Required action
Once the pictures are removed, reproduce what is left of the data below exactly.

Raw data
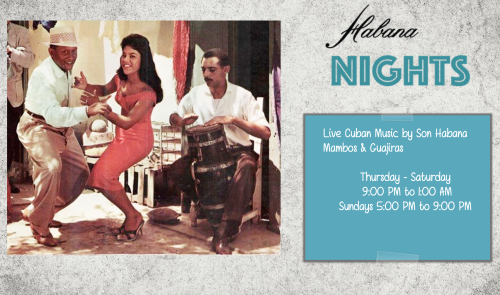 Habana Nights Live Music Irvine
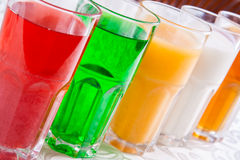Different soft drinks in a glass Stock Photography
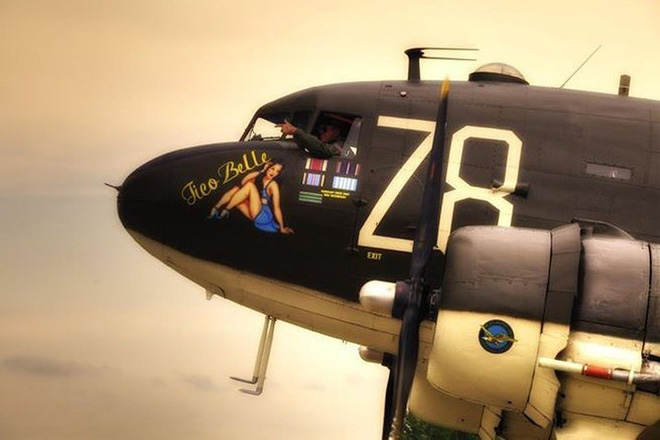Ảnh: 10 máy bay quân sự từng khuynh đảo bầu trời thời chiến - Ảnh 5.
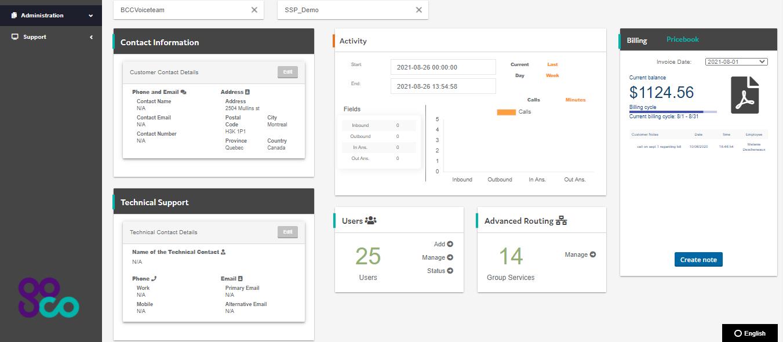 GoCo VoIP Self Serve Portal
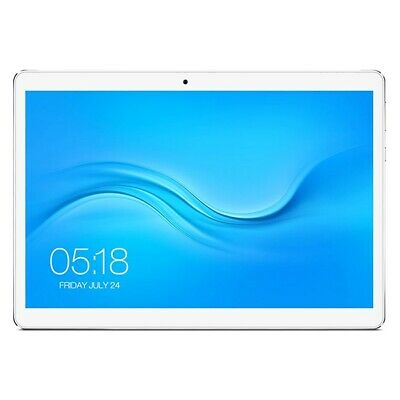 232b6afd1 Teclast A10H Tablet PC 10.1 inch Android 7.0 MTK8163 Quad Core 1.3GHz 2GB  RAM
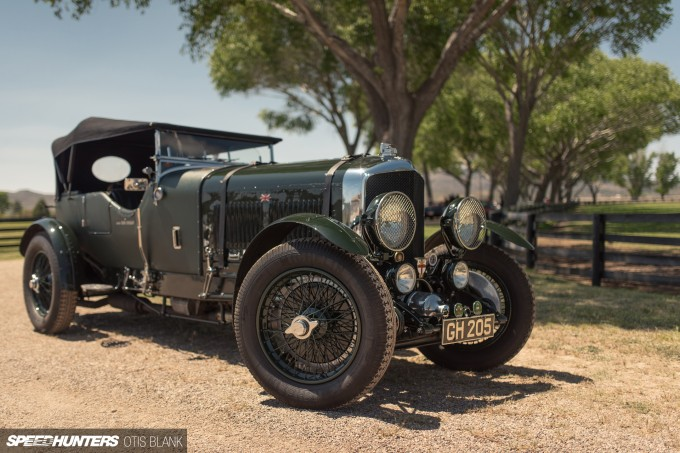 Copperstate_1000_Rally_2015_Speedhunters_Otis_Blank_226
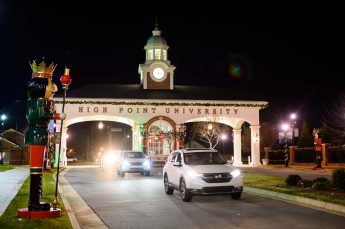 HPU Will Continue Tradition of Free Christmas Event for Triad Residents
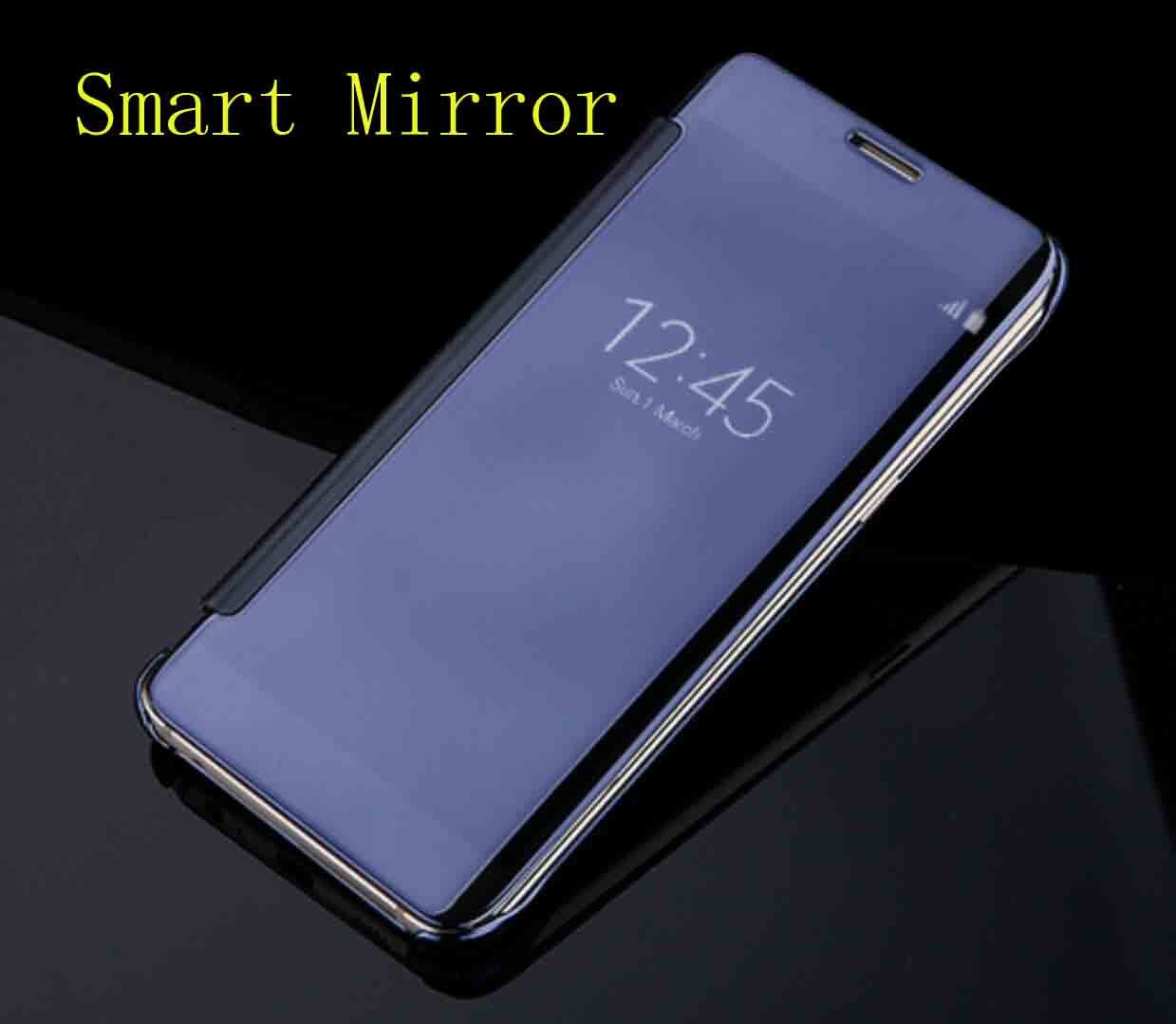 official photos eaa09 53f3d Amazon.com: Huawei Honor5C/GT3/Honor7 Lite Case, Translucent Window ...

Your solution
 Habana Nights Live Music Irvine
Different soft drinks in a glass Stock Photography
Ảnh: 10 máy bay quân sự từng khuynh đảo bầu trời thời chiến - Ảnh 5.
 GoCo VoIP Self Serve Portal
 232b6afd1 Teclast A10H Tablet PC 10.1 inch Android 7.0 MTK8163 Quad Core 1.3GHz 2GB  RAM
 Copperstate_1000_Rally_2015_Speedhunters_Otis_Blank_226
 HPU Will Continue Tradition of Free Christmas Event for Triad Residents
 official photos eaa09 53f3d Amazon.com: Huawei Honor5C/GT3/Honor7 Lite Case, Translucent Window ...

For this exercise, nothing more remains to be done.